As the name would indicate, private money loans are secured from a private group or individuals. Because of this, they can dictate the terms, fees, rates and guidelines they are willing to adhere to. Unlike traditional lender financing that has to follow a strict set of program guidelines, private money lenders can determine their own criteria. Instead of looking at a credit score or income on a tax return, they may look at bank statements or the credit history of the person in question. The rates and fees will be higher than a bank, but you are getting a service that you would not have otherwise had. Once you have access to private money, it could change the way you conduct your investing business.

Making a cash offer has much more force behind it than sending an offer over with only a pre-qualification letter. Cash offers will give the seller some assurance that the deal will actually close in the time-frame they desire. This is especially important when dealing with short sales, foreclosures and REO properties. Lenders and loan servicers do not want to wait around for a loan that may or may not get approved. Even though the mortgage market seems to be loosening a bit, there is still no guarantee a loan will get approved. Between the appraisal and the many stages of underwriting, mortgaged loans are still far from a sure thing. Sellers know this and look for the comfort of cash offers.

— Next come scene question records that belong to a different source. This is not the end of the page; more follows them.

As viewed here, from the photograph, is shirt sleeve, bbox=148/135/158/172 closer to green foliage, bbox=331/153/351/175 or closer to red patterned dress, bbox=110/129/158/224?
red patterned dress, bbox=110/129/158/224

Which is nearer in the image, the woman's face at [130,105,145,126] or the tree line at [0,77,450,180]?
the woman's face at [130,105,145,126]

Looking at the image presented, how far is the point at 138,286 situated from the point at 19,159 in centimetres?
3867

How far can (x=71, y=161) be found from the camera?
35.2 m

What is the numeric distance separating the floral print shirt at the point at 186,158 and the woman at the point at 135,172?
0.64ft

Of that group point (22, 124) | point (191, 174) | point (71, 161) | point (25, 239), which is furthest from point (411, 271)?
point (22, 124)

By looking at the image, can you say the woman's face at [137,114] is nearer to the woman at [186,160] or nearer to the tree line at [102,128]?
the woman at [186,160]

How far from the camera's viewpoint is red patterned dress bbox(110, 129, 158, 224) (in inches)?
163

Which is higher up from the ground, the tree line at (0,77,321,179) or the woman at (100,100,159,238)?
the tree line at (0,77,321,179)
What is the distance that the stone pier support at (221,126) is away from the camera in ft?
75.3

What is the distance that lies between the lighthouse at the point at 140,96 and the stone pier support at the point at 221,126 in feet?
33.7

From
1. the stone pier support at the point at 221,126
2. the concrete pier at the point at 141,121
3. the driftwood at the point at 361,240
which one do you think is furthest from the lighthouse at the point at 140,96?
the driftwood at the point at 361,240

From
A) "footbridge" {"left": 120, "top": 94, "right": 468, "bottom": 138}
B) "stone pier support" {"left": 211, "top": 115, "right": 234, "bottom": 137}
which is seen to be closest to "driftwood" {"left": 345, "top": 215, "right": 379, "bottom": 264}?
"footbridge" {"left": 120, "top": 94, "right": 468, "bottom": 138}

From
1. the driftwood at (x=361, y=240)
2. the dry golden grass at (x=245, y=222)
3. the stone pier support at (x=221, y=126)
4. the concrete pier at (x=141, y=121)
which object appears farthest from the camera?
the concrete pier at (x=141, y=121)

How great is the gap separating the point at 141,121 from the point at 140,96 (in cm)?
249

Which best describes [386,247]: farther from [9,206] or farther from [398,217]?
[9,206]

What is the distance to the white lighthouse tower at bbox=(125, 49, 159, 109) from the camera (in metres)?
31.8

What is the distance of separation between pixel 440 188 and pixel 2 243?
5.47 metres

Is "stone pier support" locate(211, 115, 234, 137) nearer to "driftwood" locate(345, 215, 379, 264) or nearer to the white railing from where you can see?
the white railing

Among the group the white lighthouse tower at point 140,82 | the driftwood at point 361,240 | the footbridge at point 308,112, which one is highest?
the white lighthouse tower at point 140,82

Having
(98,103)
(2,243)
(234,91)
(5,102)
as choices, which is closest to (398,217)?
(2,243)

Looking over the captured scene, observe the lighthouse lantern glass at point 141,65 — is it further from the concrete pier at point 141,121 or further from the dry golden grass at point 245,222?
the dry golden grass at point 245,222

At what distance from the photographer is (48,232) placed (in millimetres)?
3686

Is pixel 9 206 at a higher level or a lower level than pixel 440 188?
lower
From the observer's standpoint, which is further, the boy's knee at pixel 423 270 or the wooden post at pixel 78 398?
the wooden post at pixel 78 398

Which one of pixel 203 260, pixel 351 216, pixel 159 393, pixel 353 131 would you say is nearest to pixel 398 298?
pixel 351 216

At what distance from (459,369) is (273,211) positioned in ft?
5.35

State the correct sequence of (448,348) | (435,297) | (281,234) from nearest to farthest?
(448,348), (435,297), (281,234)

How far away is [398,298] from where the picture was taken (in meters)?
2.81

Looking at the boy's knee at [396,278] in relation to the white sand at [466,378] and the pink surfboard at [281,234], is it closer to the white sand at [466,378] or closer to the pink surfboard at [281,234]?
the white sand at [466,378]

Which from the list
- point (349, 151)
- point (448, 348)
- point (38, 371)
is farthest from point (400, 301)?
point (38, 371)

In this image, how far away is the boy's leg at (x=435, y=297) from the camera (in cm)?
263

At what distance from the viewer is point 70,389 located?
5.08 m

A conventional mortgage takes anywhere from 30-60 days, depending on the applicant and the property. This is an awfully long time to wait for a loan to close and an offer to get accepted. By the time you end up waiting for approval, there may be changes in the market or other opportunities that you want to get into. By using private money, you can turn many more deals over throughout the year. Instead of waiting 60 days, you may be able to close two deals in that same time period. Even if you close just a handful of deals over the course of a year, you will see a sharp increase in your bottom line, even with the increased fees and rates. Many investors will look at the interest rates on private money loans and think they are not worth the expense. In reality, premiums will not be that significant if you are only holding the loan for a couple of months. It is when you have to make this higher payment over 30 years that it will be a factor. Paying a higher short-term rate to close more deals and make more seems like a tradeoff you should consider every day.

Depending on the property, a private money loan may be your only option. Lenders will underwrite off of the appraised value to determine their property value. If there are comparable sales that are lower in the area, you will have a difficult time getting the appraised value where it needs to be. Additionally, there may be time considerations that you have to meet with a conventional lender. Some will not let you buy and sell within 60 or 90 days without documenting improvements and upgrades.

As an investor, accounting poses one of the biggest challenges. It can be difficult, even for a certified accountant, to document all of the sources of income you receive. Without providing pay stubs, bank statements or tax returns, getting a traditional loan can be nearly impossible. Even if you cannot show all of your income sources, you can still be a successful investor. You can use private money to get started or to grow your portfolio until your income is documented and allowable for lenders. This can mean one deal every six months or every transaction, but once you establish a relationship it can be mutually beneficial for years to come.

Private money doesn’t have to be used on every deal, but it should at least be considered. Even if you have excellent credit and income, some short term deals don’t need to be run through a bank. You can be better served using private money for a few months and moving on to the next deal. Between your realtor, attorney and investment contacts, it is much easier to find multiple private money lenders in your area than you may think. You may not have a need for one now, but you never know when you will down the road.